History of Vernacular Mathematics in Medieval South India (Kerala and Tamil Nadu, 9th-16th Centuries)

SNSF Grant

external pageIn collaboration with IFP, India

 

Arun Asokan

Babu Senthil Dhandapani

Roy Wagner

Background and Rationale: The study of Indian mathematics has traditionally focused on a list of “canonical” Sanskrit treatises. This focus on elite scholarly sources highlighted abstract conceptions, using contemporary or other major historical mathematical cultures as reference points. This research has largely ignored vernacular mathematics, often assuming it was derivative, inferior or insignificant. But mathematics was part of the everyday lives of many Indians through labor, craft, commerce and tax. In South India (in particular Tamil Nadu and Kerala), we also have substantial vernacular mathematical literature (Tamil and Malayalam), of which only one treatise (Gaṇita-Yukti-Bhāṣā, Sarma et al. 2009) has received substantial international attention.
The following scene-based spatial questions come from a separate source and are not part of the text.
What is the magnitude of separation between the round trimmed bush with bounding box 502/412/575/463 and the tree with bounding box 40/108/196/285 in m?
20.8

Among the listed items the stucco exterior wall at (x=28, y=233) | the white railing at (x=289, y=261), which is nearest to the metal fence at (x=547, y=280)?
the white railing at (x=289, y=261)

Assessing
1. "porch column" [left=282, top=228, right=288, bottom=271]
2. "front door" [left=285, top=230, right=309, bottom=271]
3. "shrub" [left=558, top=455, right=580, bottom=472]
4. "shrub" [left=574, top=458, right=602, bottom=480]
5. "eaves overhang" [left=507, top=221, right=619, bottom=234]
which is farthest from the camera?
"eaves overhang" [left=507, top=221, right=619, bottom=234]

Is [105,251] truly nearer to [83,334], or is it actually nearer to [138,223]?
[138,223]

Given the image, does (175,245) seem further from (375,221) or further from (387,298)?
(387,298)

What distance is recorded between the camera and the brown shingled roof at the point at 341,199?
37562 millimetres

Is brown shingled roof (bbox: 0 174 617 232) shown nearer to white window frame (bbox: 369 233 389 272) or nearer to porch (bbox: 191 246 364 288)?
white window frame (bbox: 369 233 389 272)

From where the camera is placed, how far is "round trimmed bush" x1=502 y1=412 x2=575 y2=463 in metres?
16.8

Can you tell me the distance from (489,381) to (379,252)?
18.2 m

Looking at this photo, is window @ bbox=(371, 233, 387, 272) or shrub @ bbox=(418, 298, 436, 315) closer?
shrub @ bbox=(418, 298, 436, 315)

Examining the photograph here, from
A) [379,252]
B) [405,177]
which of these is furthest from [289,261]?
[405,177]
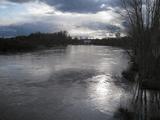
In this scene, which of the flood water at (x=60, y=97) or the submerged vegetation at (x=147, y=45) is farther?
the submerged vegetation at (x=147, y=45)

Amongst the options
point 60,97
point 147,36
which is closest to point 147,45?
point 147,36

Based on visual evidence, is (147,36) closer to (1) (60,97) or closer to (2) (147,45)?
(2) (147,45)

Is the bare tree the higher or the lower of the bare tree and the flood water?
the higher

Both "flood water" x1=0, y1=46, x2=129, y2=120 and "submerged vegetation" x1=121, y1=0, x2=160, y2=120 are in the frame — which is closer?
"flood water" x1=0, y1=46, x2=129, y2=120

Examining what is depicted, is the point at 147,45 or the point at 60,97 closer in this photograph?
the point at 60,97

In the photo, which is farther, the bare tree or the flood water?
the bare tree

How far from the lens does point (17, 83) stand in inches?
614

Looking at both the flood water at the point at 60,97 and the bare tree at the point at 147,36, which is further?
the bare tree at the point at 147,36

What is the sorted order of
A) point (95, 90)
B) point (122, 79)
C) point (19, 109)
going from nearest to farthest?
point (19, 109)
point (95, 90)
point (122, 79)

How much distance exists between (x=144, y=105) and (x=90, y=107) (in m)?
2.10

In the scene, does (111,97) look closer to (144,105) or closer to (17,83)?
(144,105)

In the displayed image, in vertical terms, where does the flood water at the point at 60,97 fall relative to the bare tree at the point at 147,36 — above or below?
below

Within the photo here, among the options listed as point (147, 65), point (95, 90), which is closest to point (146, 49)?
point (147, 65)

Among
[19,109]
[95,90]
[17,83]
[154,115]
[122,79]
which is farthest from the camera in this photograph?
[122,79]
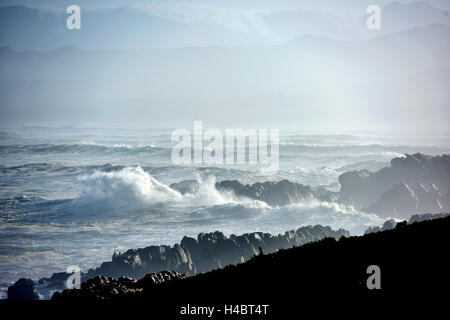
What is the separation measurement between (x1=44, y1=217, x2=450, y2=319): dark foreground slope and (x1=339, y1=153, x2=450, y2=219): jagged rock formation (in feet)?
95.3

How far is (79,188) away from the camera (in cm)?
6200

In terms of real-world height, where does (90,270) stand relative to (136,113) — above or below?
below

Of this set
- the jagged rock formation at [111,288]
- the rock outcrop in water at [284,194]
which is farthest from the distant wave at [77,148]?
the jagged rock formation at [111,288]

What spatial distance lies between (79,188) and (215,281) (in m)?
51.5

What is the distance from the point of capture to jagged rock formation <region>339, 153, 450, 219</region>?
42.9 metres

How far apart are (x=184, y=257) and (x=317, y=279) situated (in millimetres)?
17270

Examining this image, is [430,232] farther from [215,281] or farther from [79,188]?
[79,188]

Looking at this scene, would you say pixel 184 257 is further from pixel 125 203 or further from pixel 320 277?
pixel 125 203

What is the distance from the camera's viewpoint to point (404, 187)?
142 feet

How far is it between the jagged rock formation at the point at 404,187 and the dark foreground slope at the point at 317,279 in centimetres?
2904

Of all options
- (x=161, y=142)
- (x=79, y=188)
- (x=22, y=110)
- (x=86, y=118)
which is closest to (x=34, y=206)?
(x=79, y=188)

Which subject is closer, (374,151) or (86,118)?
(374,151)

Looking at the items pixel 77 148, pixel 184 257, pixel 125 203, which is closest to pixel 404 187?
pixel 184 257

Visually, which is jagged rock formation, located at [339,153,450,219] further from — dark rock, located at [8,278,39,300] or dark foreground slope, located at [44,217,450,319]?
dark foreground slope, located at [44,217,450,319]
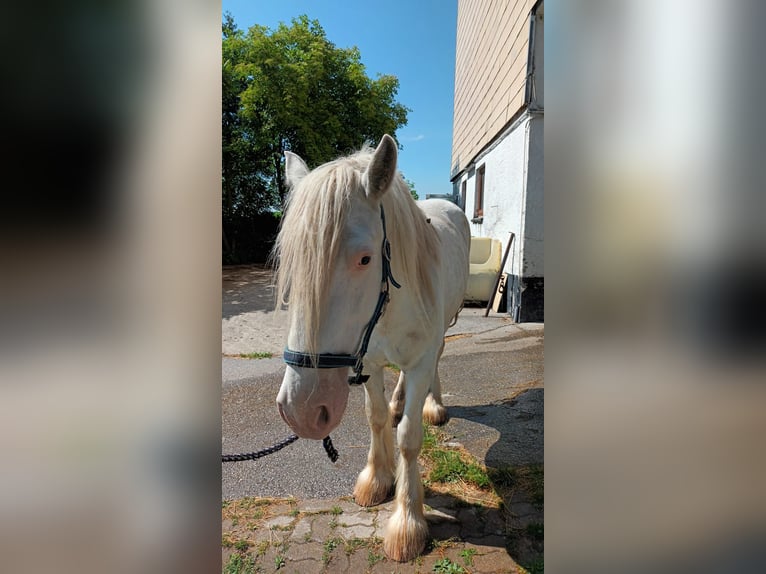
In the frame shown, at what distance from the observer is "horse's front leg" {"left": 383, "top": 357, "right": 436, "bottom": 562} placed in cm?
171

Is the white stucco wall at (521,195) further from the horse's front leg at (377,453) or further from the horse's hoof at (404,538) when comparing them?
the horse's hoof at (404,538)

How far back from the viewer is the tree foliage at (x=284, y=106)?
1129 cm

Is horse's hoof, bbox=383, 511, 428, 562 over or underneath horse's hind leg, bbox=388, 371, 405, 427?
underneath

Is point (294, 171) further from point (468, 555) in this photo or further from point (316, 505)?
point (468, 555)

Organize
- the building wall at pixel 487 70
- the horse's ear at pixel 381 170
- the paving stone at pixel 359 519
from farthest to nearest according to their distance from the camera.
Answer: the building wall at pixel 487 70 < the paving stone at pixel 359 519 < the horse's ear at pixel 381 170

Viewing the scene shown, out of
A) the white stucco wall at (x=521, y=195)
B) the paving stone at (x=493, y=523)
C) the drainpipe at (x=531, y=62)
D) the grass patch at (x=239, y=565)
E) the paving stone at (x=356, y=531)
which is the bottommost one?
the paving stone at (x=356, y=531)

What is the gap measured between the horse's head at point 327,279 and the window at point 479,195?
27.5 feet

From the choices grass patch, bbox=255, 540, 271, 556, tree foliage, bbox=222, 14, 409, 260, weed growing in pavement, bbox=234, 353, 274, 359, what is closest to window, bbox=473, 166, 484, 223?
tree foliage, bbox=222, 14, 409, 260

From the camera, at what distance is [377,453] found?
7.14 ft

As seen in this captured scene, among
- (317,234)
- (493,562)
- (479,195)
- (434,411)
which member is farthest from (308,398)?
(479,195)

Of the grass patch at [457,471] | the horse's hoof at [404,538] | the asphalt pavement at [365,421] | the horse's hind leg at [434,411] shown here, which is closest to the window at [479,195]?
the asphalt pavement at [365,421]

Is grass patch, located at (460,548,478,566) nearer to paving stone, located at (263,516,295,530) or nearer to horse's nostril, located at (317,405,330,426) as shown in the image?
paving stone, located at (263,516,295,530)
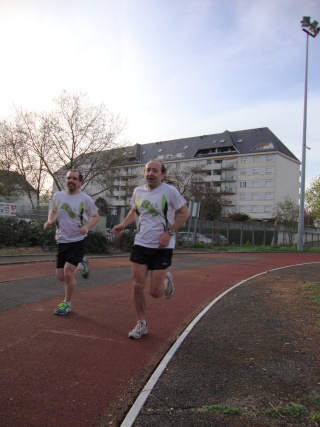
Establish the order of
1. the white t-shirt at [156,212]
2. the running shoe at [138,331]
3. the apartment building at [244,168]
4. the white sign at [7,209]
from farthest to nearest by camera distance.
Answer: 1. the apartment building at [244,168]
2. the white sign at [7,209]
3. the running shoe at [138,331]
4. the white t-shirt at [156,212]

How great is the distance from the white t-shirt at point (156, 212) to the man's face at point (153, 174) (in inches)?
2.4

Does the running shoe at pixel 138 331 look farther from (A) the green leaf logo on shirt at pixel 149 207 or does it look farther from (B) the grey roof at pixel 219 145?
(B) the grey roof at pixel 219 145

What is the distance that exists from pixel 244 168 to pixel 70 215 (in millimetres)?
77404

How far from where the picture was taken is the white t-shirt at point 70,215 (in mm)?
5746

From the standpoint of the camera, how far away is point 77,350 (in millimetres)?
4215

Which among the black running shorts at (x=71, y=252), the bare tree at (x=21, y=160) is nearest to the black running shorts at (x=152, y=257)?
the black running shorts at (x=71, y=252)

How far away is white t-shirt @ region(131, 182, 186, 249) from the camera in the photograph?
4617 mm

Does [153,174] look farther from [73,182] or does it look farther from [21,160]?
[21,160]

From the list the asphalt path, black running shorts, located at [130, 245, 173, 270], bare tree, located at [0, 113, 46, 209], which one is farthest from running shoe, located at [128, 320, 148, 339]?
bare tree, located at [0, 113, 46, 209]

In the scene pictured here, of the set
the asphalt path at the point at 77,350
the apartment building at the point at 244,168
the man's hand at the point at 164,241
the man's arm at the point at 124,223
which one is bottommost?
the asphalt path at the point at 77,350

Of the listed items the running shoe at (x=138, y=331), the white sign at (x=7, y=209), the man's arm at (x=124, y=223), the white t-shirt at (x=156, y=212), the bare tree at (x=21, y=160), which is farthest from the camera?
the bare tree at (x=21, y=160)

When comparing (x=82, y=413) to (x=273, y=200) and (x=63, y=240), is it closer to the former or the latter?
(x=63, y=240)

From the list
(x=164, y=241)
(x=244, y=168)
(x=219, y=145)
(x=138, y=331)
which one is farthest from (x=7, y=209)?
(x=219, y=145)

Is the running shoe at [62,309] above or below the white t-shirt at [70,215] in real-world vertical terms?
below
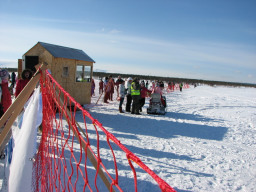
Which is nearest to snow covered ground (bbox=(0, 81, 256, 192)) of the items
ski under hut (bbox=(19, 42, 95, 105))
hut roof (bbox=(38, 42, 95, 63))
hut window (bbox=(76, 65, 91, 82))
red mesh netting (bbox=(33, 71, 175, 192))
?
red mesh netting (bbox=(33, 71, 175, 192))

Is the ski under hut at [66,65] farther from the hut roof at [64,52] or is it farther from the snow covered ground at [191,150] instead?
the snow covered ground at [191,150]

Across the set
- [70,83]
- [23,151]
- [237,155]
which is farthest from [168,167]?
[70,83]

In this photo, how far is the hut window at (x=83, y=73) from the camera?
8.38m

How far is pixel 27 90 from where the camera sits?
212 centimetres

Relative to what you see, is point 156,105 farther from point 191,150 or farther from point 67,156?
point 67,156

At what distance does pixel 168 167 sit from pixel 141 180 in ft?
2.56

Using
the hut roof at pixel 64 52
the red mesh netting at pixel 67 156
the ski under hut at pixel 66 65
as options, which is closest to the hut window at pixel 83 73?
the ski under hut at pixel 66 65

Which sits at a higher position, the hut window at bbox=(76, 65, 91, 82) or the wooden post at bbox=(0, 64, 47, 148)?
the hut window at bbox=(76, 65, 91, 82)

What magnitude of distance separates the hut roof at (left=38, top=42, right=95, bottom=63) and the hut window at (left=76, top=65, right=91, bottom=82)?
366mm

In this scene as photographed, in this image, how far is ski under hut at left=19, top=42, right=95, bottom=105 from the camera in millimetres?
7254

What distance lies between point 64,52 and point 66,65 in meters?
0.57

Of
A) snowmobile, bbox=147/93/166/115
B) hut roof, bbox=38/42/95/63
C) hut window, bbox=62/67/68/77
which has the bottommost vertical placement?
snowmobile, bbox=147/93/166/115

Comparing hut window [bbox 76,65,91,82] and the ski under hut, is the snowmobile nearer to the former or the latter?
the ski under hut

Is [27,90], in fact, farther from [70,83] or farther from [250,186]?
[70,83]
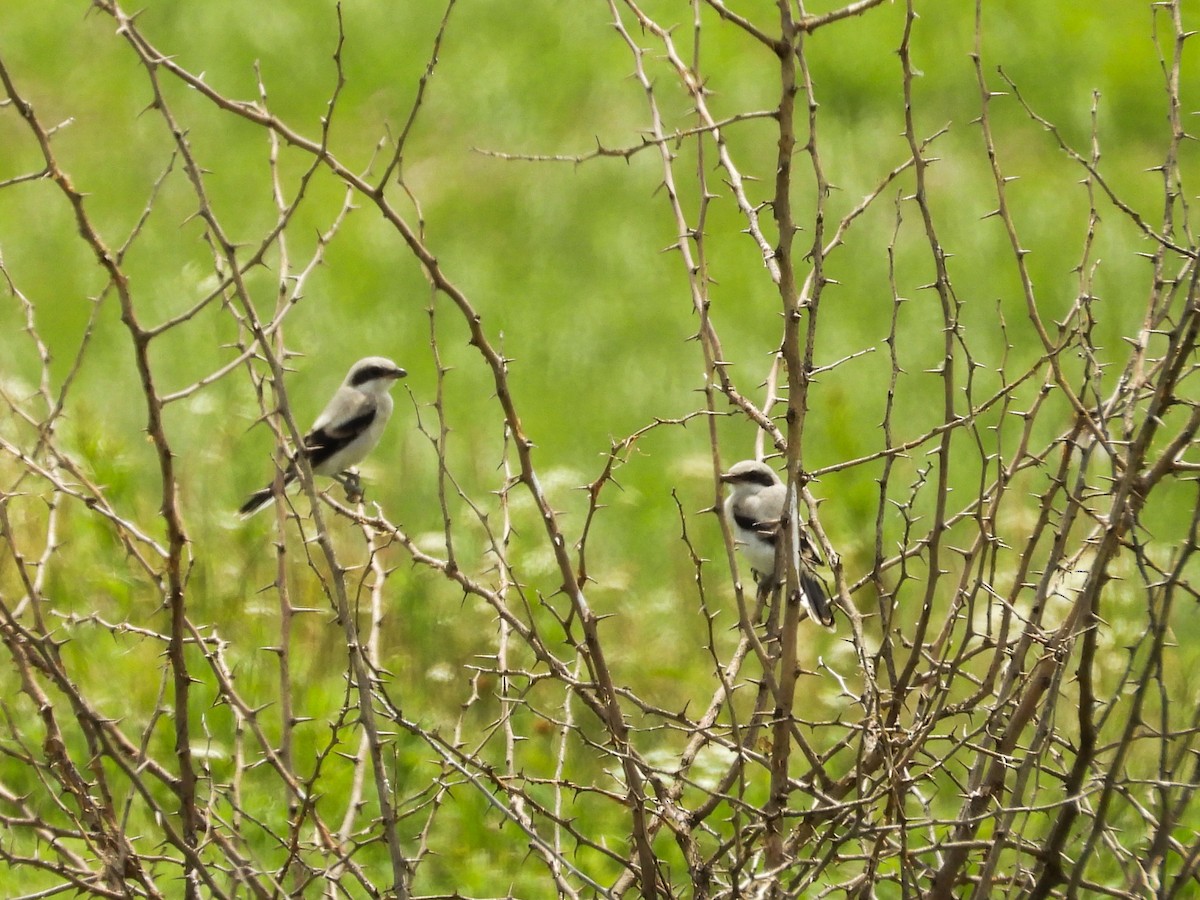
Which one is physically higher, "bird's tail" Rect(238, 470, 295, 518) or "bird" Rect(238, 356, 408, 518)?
"bird" Rect(238, 356, 408, 518)

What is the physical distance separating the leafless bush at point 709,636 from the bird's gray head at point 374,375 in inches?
22.4

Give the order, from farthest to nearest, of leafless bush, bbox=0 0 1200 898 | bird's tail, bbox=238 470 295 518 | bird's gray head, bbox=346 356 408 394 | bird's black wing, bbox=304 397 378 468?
1. bird's black wing, bbox=304 397 378 468
2. bird's gray head, bbox=346 356 408 394
3. bird's tail, bbox=238 470 295 518
4. leafless bush, bbox=0 0 1200 898

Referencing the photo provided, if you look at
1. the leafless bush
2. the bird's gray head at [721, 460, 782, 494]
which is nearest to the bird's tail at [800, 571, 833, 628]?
the leafless bush

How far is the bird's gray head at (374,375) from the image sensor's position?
7.75m

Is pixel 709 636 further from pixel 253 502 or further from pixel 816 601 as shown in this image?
pixel 253 502

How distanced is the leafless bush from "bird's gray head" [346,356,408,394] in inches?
22.4

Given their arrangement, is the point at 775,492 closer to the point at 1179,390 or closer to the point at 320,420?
the point at 320,420

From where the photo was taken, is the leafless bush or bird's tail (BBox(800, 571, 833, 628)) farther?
bird's tail (BBox(800, 571, 833, 628))

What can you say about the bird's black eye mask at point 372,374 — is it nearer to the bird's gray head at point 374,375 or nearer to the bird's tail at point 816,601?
the bird's gray head at point 374,375

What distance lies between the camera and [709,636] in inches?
117

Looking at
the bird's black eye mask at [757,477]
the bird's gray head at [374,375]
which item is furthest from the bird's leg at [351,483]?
the bird's black eye mask at [757,477]

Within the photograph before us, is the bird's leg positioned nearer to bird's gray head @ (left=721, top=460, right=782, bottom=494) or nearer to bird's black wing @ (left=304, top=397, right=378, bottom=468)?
bird's black wing @ (left=304, top=397, right=378, bottom=468)

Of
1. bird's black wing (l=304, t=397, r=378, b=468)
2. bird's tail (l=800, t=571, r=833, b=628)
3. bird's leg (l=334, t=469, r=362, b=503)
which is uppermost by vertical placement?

This approach has significantly biased our understanding of the history of mathematics in India, and detached it from its particular historical and contextual meanings. Theoretical frameworks that consider mathematics as practice rather than as a set of abstract ideas (Philosophy of Mathematical Practice, Historical Epistemology, Ethnomathematics) provide tools to fix this bias.
Overall Objectives and Specific Aims: With this project we analyze cognitive and socio-political aspects of mathematical practice in Tamil Nadu and Kerala between the 9th and 16th centuries. More specifically, (1) we wish to understand how mathematical notations and measurement units evolved in their practical context, through processes of standardization and measurement practices. (2) We want to study a mathematical professional – the village accountant – through his education, cognitive development, mathematical conceptualization, social position and political role. (3) We want to understand the relations between the various mathematical sub-cultures of South India: mathematics in elementary education, mathematics in professional education, the mathematics of more advanced vernacular treatises, and Sanskrit mathematics. We wish to understand the interactions between these mathematical sub-cultures, their relation to social divisions (such as castes), and the various conceptualizations of mathematics that they represent.